• Exercise objective: Could you set down word for word the records from the line containing "Modern garageport från" through the line containing "A side view", with both of those lines included?

#### Data for processing ####

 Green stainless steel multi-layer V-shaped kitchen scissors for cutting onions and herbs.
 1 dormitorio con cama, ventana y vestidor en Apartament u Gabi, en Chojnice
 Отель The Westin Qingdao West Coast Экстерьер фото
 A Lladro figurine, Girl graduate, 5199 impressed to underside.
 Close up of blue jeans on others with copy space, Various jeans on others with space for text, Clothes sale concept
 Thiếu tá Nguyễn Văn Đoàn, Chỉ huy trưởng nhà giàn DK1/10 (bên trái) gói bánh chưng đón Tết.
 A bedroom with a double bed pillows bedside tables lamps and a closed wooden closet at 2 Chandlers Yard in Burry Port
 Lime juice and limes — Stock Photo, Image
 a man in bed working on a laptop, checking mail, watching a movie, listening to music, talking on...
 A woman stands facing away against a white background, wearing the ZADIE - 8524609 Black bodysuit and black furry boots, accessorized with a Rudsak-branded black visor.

####
#### Data for processing ####

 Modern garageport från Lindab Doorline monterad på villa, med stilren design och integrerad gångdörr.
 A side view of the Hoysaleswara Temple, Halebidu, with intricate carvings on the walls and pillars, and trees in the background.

####

• Response for this exercise:
 Modern garageport från Lindab Doorline monterad på villa, med stilren design och integrerad gångdörr.
 A side view of the Hoysaleswara Temple, Halebidu, with intricate carvings on the walls and pillars, and trees in the background.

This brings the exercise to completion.